Since The Dog Tendi made is also of interest to Division 14, Tendi accompanies Boimler aboard the division’s super-sleek experimental ship en route to a facility ominously called “The Farm.” Once aboard they encounter a veritable freakshow of Starfleet officers having suffered all manner of space diseases and mishaps.
When power is restored to the derelict Rebidoux, the alien awakens and the very seams of the ship start coming apart. Mariner drops her slacker act and suddenly becomes competent, which irks Ramsay even more because it’s clear now that Mariner was looking bad on purpose so Ramsay wouldn’t recommend her for a transfer and promotion to the Oakland.
While Ramsay is understandably pissed by seeing how low her former elite classmate, the one everyone thought would make captain first, has fallen, Mariner also doesn’t like how captaincy has changed her friend. Both have valid points, though it’s really hard to argue Mariner shouldn’t still be an ensign!
While the other Starfleet officers aboard the Division 14 ship are convinced the ship itself is “The Farm” and they’re being held there because they’re “inconvenient” to Starfleet’s veneer of perfection, the truth is “The Farm” is a real paradise planet, and it’s spectacular, while the division chief is just a little eccentric and has a sinister laugh you shouldn’t read too much into.
Tendi says goodbye to The Dog, who gets up on hind legs, says goodbye back, then flies away. Turns out Tendi, who after all isn’t human, had a lot of misconceptions about what a dog could and should do. As for Boimler, the phasing issue wears off, so he is no longer welcome at The Farm and its sensual massages.
Mariner and Ramsay may not be the happiest about how their friend turned out, but the two work together to save the Rebidoux crew as well as their away team. That said, they’re ultimately saved by Rutherford’s upgraded transporter. Everyone ends up suffering the same phasing issue as Boimler, but they don’t care; they’re alive, and it will wear off.
Finally, the alien itself doesn’t kill anyone, and isn’t evil at all! Indeed, it emerges from the absorbed matter of the Rebidoux as a jellyfish-like space-dwelling alien very similar to those first discovered in the TNG pilot, “Encounter at Farpoint”.
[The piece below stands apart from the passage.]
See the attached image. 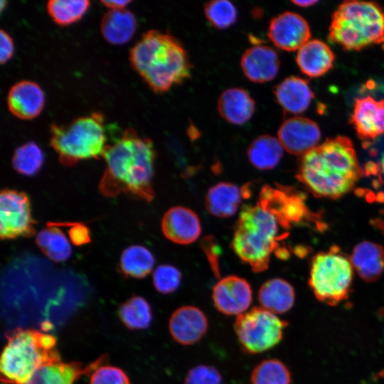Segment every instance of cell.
<instances>
[{"label":"cell","mask_w":384,"mask_h":384,"mask_svg":"<svg viewBox=\"0 0 384 384\" xmlns=\"http://www.w3.org/2000/svg\"><path fill=\"white\" fill-rule=\"evenodd\" d=\"M161 230L164 236L173 242L188 245L199 238L201 225L194 211L183 206H175L165 213Z\"/></svg>","instance_id":"e0dca14e"},{"label":"cell","mask_w":384,"mask_h":384,"mask_svg":"<svg viewBox=\"0 0 384 384\" xmlns=\"http://www.w3.org/2000/svg\"><path fill=\"white\" fill-rule=\"evenodd\" d=\"M202 247L208 257L213 272L215 274V276L218 277V253L217 250V245L215 244L213 239L210 236L204 238L203 240Z\"/></svg>","instance_id":"74e56055"},{"label":"cell","mask_w":384,"mask_h":384,"mask_svg":"<svg viewBox=\"0 0 384 384\" xmlns=\"http://www.w3.org/2000/svg\"><path fill=\"white\" fill-rule=\"evenodd\" d=\"M154 265L151 252L142 245H132L126 248L120 257L119 267L127 277L142 279L149 274Z\"/></svg>","instance_id":"83f0119b"},{"label":"cell","mask_w":384,"mask_h":384,"mask_svg":"<svg viewBox=\"0 0 384 384\" xmlns=\"http://www.w3.org/2000/svg\"><path fill=\"white\" fill-rule=\"evenodd\" d=\"M208 321L206 314L196 306H183L171 316L169 330L177 343L189 346L199 341L206 334Z\"/></svg>","instance_id":"5bb4252c"},{"label":"cell","mask_w":384,"mask_h":384,"mask_svg":"<svg viewBox=\"0 0 384 384\" xmlns=\"http://www.w3.org/2000/svg\"><path fill=\"white\" fill-rule=\"evenodd\" d=\"M137 24L136 18L129 10H108L102 18L100 31L110 43L121 45L132 38Z\"/></svg>","instance_id":"d4e9b609"},{"label":"cell","mask_w":384,"mask_h":384,"mask_svg":"<svg viewBox=\"0 0 384 384\" xmlns=\"http://www.w3.org/2000/svg\"><path fill=\"white\" fill-rule=\"evenodd\" d=\"M87 0H50L46 9L53 21L59 26H69L79 21L90 7Z\"/></svg>","instance_id":"f546056e"},{"label":"cell","mask_w":384,"mask_h":384,"mask_svg":"<svg viewBox=\"0 0 384 384\" xmlns=\"http://www.w3.org/2000/svg\"><path fill=\"white\" fill-rule=\"evenodd\" d=\"M105 358L95 361L87 366L79 363H51L40 368L26 384H73L84 374L93 372Z\"/></svg>","instance_id":"ffe728a7"},{"label":"cell","mask_w":384,"mask_h":384,"mask_svg":"<svg viewBox=\"0 0 384 384\" xmlns=\"http://www.w3.org/2000/svg\"><path fill=\"white\" fill-rule=\"evenodd\" d=\"M41 250L49 259L60 262L67 260L71 255L72 248L70 242L57 226L50 225L40 231L36 239Z\"/></svg>","instance_id":"f1b7e54d"},{"label":"cell","mask_w":384,"mask_h":384,"mask_svg":"<svg viewBox=\"0 0 384 384\" xmlns=\"http://www.w3.org/2000/svg\"><path fill=\"white\" fill-rule=\"evenodd\" d=\"M0 235L3 240L32 237L36 222L32 217L31 202L22 191L5 188L0 194Z\"/></svg>","instance_id":"30bf717a"},{"label":"cell","mask_w":384,"mask_h":384,"mask_svg":"<svg viewBox=\"0 0 384 384\" xmlns=\"http://www.w3.org/2000/svg\"><path fill=\"white\" fill-rule=\"evenodd\" d=\"M274 94L279 105L292 114L305 111L314 98L307 82L294 76L288 77L277 85Z\"/></svg>","instance_id":"603a6c76"},{"label":"cell","mask_w":384,"mask_h":384,"mask_svg":"<svg viewBox=\"0 0 384 384\" xmlns=\"http://www.w3.org/2000/svg\"><path fill=\"white\" fill-rule=\"evenodd\" d=\"M222 375L215 368L199 365L191 368L184 380L183 384H221Z\"/></svg>","instance_id":"d590c367"},{"label":"cell","mask_w":384,"mask_h":384,"mask_svg":"<svg viewBox=\"0 0 384 384\" xmlns=\"http://www.w3.org/2000/svg\"><path fill=\"white\" fill-rule=\"evenodd\" d=\"M181 282V272L170 265L158 266L153 273V283L156 289L164 294L176 291Z\"/></svg>","instance_id":"e575fe53"},{"label":"cell","mask_w":384,"mask_h":384,"mask_svg":"<svg viewBox=\"0 0 384 384\" xmlns=\"http://www.w3.org/2000/svg\"><path fill=\"white\" fill-rule=\"evenodd\" d=\"M361 174L351 141L339 136L302 156L297 178L316 196L338 198L352 189Z\"/></svg>","instance_id":"7a4b0ae2"},{"label":"cell","mask_w":384,"mask_h":384,"mask_svg":"<svg viewBox=\"0 0 384 384\" xmlns=\"http://www.w3.org/2000/svg\"><path fill=\"white\" fill-rule=\"evenodd\" d=\"M14 43L11 37L4 29L0 31V63H6L13 55Z\"/></svg>","instance_id":"ab89813d"},{"label":"cell","mask_w":384,"mask_h":384,"mask_svg":"<svg viewBox=\"0 0 384 384\" xmlns=\"http://www.w3.org/2000/svg\"><path fill=\"white\" fill-rule=\"evenodd\" d=\"M258 300L261 307L267 311L274 314H284L294 305V289L290 283L283 279H271L260 287Z\"/></svg>","instance_id":"484cf974"},{"label":"cell","mask_w":384,"mask_h":384,"mask_svg":"<svg viewBox=\"0 0 384 384\" xmlns=\"http://www.w3.org/2000/svg\"><path fill=\"white\" fill-rule=\"evenodd\" d=\"M283 146L278 138L269 134L255 139L247 149V157L250 164L259 170L274 169L283 155Z\"/></svg>","instance_id":"4316f807"},{"label":"cell","mask_w":384,"mask_h":384,"mask_svg":"<svg viewBox=\"0 0 384 384\" xmlns=\"http://www.w3.org/2000/svg\"><path fill=\"white\" fill-rule=\"evenodd\" d=\"M250 195L249 187H238L229 182H220L209 188L205 198L208 212L218 218H230L238 210L242 198Z\"/></svg>","instance_id":"d6986e66"},{"label":"cell","mask_w":384,"mask_h":384,"mask_svg":"<svg viewBox=\"0 0 384 384\" xmlns=\"http://www.w3.org/2000/svg\"><path fill=\"white\" fill-rule=\"evenodd\" d=\"M45 103L43 90L31 80H21L9 89L6 104L10 113L24 120L32 119L40 114Z\"/></svg>","instance_id":"2e32d148"},{"label":"cell","mask_w":384,"mask_h":384,"mask_svg":"<svg viewBox=\"0 0 384 384\" xmlns=\"http://www.w3.org/2000/svg\"><path fill=\"white\" fill-rule=\"evenodd\" d=\"M6 338L1 358V380L6 384H26L40 368L60 361L52 335L17 329L7 332Z\"/></svg>","instance_id":"5b68a950"},{"label":"cell","mask_w":384,"mask_h":384,"mask_svg":"<svg viewBox=\"0 0 384 384\" xmlns=\"http://www.w3.org/2000/svg\"><path fill=\"white\" fill-rule=\"evenodd\" d=\"M290 226L277 214L259 202L242 208L234 229L232 246L239 258L255 272L266 270L273 252L285 257L279 247Z\"/></svg>","instance_id":"277c9868"},{"label":"cell","mask_w":384,"mask_h":384,"mask_svg":"<svg viewBox=\"0 0 384 384\" xmlns=\"http://www.w3.org/2000/svg\"><path fill=\"white\" fill-rule=\"evenodd\" d=\"M129 61L132 68L156 93L181 85L191 75L188 53L180 41L156 30L142 34L129 51Z\"/></svg>","instance_id":"3957f363"},{"label":"cell","mask_w":384,"mask_h":384,"mask_svg":"<svg viewBox=\"0 0 384 384\" xmlns=\"http://www.w3.org/2000/svg\"><path fill=\"white\" fill-rule=\"evenodd\" d=\"M292 375L288 367L275 358L258 363L250 376L251 384H291Z\"/></svg>","instance_id":"1f68e13d"},{"label":"cell","mask_w":384,"mask_h":384,"mask_svg":"<svg viewBox=\"0 0 384 384\" xmlns=\"http://www.w3.org/2000/svg\"><path fill=\"white\" fill-rule=\"evenodd\" d=\"M119 314L124 325L131 329H146L152 320L149 304L139 296L132 297L123 303Z\"/></svg>","instance_id":"4dcf8cb0"},{"label":"cell","mask_w":384,"mask_h":384,"mask_svg":"<svg viewBox=\"0 0 384 384\" xmlns=\"http://www.w3.org/2000/svg\"><path fill=\"white\" fill-rule=\"evenodd\" d=\"M69 230V236L72 242L75 245H82L90 241L88 228L81 223H73Z\"/></svg>","instance_id":"f35d334b"},{"label":"cell","mask_w":384,"mask_h":384,"mask_svg":"<svg viewBox=\"0 0 384 384\" xmlns=\"http://www.w3.org/2000/svg\"><path fill=\"white\" fill-rule=\"evenodd\" d=\"M329 39L346 50L384 42V10L374 2L347 1L334 11Z\"/></svg>","instance_id":"8992f818"},{"label":"cell","mask_w":384,"mask_h":384,"mask_svg":"<svg viewBox=\"0 0 384 384\" xmlns=\"http://www.w3.org/2000/svg\"><path fill=\"white\" fill-rule=\"evenodd\" d=\"M353 269L350 258L337 247L315 255L311 260L309 285L316 298L331 306L346 300L351 290Z\"/></svg>","instance_id":"ba28073f"},{"label":"cell","mask_w":384,"mask_h":384,"mask_svg":"<svg viewBox=\"0 0 384 384\" xmlns=\"http://www.w3.org/2000/svg\"><path fill=\"white\" fill-rule=\"evenodd\" d=\"M351 119L361 139H375L384 134V100L371 96L356 99Z\"/></svg>","instance_id":"9a60e30c"},{"label":"cell","mask_w":384,"mask_h":384,"mask_svg":"<svg viewBox=\"0 0 384 384\" xmlns=\"http://www.w3.org/2000/svg\"><path fill=\"white\" fill-rule=\"evenodd\" d=\"M217 109L221 117L228 122L242 125L252 118L255 110V103L245 90L231 87L220 94Z\"/></svg>","instance_id":"44dd1931"},{"label":"cell","mask_w":384,"mask_h":384,"mask_svg":"<svg viewBox=\"0 0 384 384\" xmlns=\"http://www.w3.org/2000/svg\"><path fill=\"white\" fill-rule=\"evenodd\" d=\"M288 323L262 307L238 315L234 330L243 352L258 354L277 346Z\"/></svg>","instance_id":"9c48e42d"},{"label":"cell","mask_w":384,"mask_h":384,"mask_svg":"<svg viewBox=\"0 0 384 384\" xmlns=\"http://www.w3.org/2000/svg\"><path fill=\"white\" fill-rule=\"evenodd\" d=\"M129 0H103L101 3L109 10L123 9L129 4Z\"/></svg>","instance_id":"60d3db41"},{"label":"cell","mask_w":384,"mask_h":384,"mask_svg":"<svg viewBox=\"0 0 384 384\" xmlns=\"http://www.w3.org/2000/svg\"><path fill=\"white\" fill-rule=\"evenodd\" d=\"M380 166H381V170L384 174V153L381 157V160H380Z\"/></svg>","instance_id":"7bdbcfd3"},{"label":"cell","mask_w":384,"mask_h":384,"mask_svg":"<svg viewBox=\"0 0 384 384\" xmlns=\"http://www.w3.org/2000/svg\"><path fill=\"white\" fill-rule=\"evenodd\" d=\"M277 138L288 153L304 156L318 146L321 132L314 121L305 117H293L281 124Z\"/></svg>","instance_id":"4fadbf2b"},{"label":"cell","mask_w":384,"mask_h":384,"mask_svg":"<svg viewBox=\"0 0 384 384\" xmlns=\"http://www.w3.org/2000/svg\"><path fill=\"white\" fill-rule=\"evenodd\" d=\"M90 384H130L125 373L110 366H99L92 373Z\"/></svg>","instance_id":"8d00e7d4"},{"label":"cell","mask_w":384,"mask_h":384,"mask_svg":"<svg viewBox=\"0 0 384 384\" xmlns=\"http://www.w3.org/2000/svg\"><path fill=\"white\" fill-rule=\"evenodd\" d=\"M43 161L41 149L35 142H28L16 149L11 162L17 172L31 176L39 171Z\"/></svg>","instance_id":"d6a6232c"},{"label":"cell","mask_w":384,"mask_h":384,"mask_svg":"<svg viewBox=\"0 0 384 384\" xmlns=\"http://www.w3.org/2000/svg\"><path fill=\"white\" fill-rule=\"evenodd\" d=\"M279 63L277 52L263 45L247 48L240 59V67L245 77L257 83L273 80L278 73Z\"/></svg>","instance_id":"ac0fdd59"},{"label":"cell","mask_w":384,"mask_h":384,"mask_svg":"<svg viewBox=\"0 0 384 384\" xmlns=\"http://www.w3.org/2000/svg\"><path fill=\"white\" fill-rule=\"evenodd\" d=\"M212 299L215 307L227 316L245 312L252 301L249 282L242 277L230 275L220 279L214 286Z\"/></svg>","instance_id":"8fae6325"},{"label":"cell","mask_w":384,"mask_h":384,"mask_svg":"<svg viewBox=\"0 0 384 384\" xmlns=\"http://www.w3.org/2000/svg\"><path fill=\"white\" fill-rule=\"evenodd\" d=\"M292 2L298 6H301V7H308V6H312L314 5V4L317 3L318 1L316 0H307V1H304V0H294V1H292Z\"/></svg>","instance_id":"b9f144b4"},{"label":"cell","mask_w":384,"mask_h":384,"mask_svg":"<svg viewBox=\"0 0 384 384\" xmlns=\"http://www.w3.org/2000/svg\"><path fill=\"white\" fill-rule=\"evenodd\" d=\"M267 35L276 47L294 51L309 41L311 32L308 23L302 16L286 11L272 18Z\"/></svg>","instance_id":"7c38bea8"},{"label":"cell","mask_w":384,"mask_h":384,"mask_svg":"<svg viewBox=\"0 0 384 384\" xmlns=\"http://www.w3.org/2000/svg\"><path fill=\"white\" fill-rule=\"evenodd\" d=\"M334 55L323 41L309 40L298 50L296 60L301 71L309 77H319L333 66Z\"/></svg>","instance_id":"cb8c5ba5"},{"label":"cell","mask_w":384,"mask_h":384,"mask_svg":"<svg viewBox=\"0 0 384 384\" xmlns=\"http://www.w3.org/2000/svg\"><path fill=\"white\" fill-rule=\"evenodd\" d=\"M204 14L210 24L218 29L230 27L238 18L235 6L227 0L208 1L204 6Z\"/></svg>","instance_id":"836d02e7"},{"label":"cell","mask_w":384,"mask_h":384,"mask_svg":"<svg viewBox=\"0 0 384 384\" xmlns=\"http://www.w3.org/2000/svg\"><path fill=\"white\" fill-rule=\"evenodd\" d=\"M102 158L105 169L98 186L101 194L112 198L124 193L153 200L156 151L150 139L127 128L121 137L107 145Z\"/></svg>","instance_id":"6da1fadb"},{"label":"cell","mask_w":384,"mask_h":384,"mask_svg":"<svg viewBox=\"0 0 384 384\" xmlns=\"http://www.w3.org/2000/svg\"><path fill=\"white\" fill-rule=\"evenodd\" d=\"M350 260L353 267L364 281L375 282L384 271V248L379 244L361 242L354 247Z\"/></svg>","instance_id":"7402d4cb"},{"label":"cell","mask_w":384,"mask_h":384,"mask_svg":"<svg viewBox=\"0 0 384 384\" xmlns=\"http://www.w3.org/2000/svg\"><path fill=\"white\" fill-rule=\"evenodd\" d=\"M101 112H94L78 117L68 124H52L50 145L58 155L60 163L67 166L80 161L102 157L107 146Z\"/></svg>","instance_id":"52a82bcc"}]
</instances>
Harkening back to a 90-minute episode that aired back in 1987, it’s amazing to see how Star Trek has evolved with the times. By modern standards, quite a few episodes of the previous series (particularly the original) feel glacially long and stretched out. In contrast, I honestly don’t think I’d be able to tolerate an entire hour of Lower Deck’s energy and pace. Twenty-five minutes is the ideal length.
After Mariner showed what’s she’s truly made of on the Rebidoux, Ramsay’s promotion and transfer offer are still on the table. Mariner is flattered and grateful, but ultimately declines. She may have the ability to be a captain someday, but right now she’s happy where she is, where she can still figure out what she wants. In this regard she’s much like Riker, who passed up many a command because he loved the Enterprise and his family.
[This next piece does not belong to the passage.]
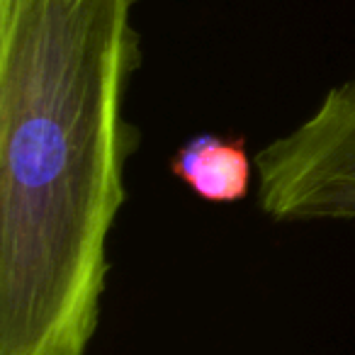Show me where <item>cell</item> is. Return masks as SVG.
<instances>
[{"mask_svg": "<svg viewBox=\"0 0 355 355\" xmlns=\"http://www.w3.org/2000/svg\"><path fill=\"white\" fill-rule=\"evenodd\" d=\"M132 0H0V355H85L137 132Z\"/></svg>", "mask_w": 355, "mask_h": 355, "instance_id": "1", "label": "cell"}, {"mask_svg": "<svg viewBox=\"0 0 355 355\" xmlns=\"http://www.w3.org/2000/svg\"><path fill=\"white\" fill-rule=\"evenodd\" d=\"M256 161H251L243 137L198 134L178 148L171 173L200 200L214 205L241 202L251 193Z\"/></svg>", "mask_w": 355, "mask_h": 355, "instance_id": "2", "label": "cell"}]
</instances>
- Mariner mentions “phase coils” as the kind of nonsense Captains often mention to their subordinates. Coils of one kind or another are omnipresent in Trek technobabble.
- Tendi calling her dog “The Dog” may be a reference to people often calling Wesley Crusher “The Boy” on TNG.
- It’s always fun to see alternate Starfleet uniforms broken out, and here we see Starfleet waders for the first time!
- The Division 14 ship is a veritable smorgasbord of references, none more iconic than the crewman in the same beeping wheelchair as Captain Pike in TOS’s “The Menagerie”.
- I love how the senior officers’ secret covert mission involves…planting a plant, when given the go-ahead.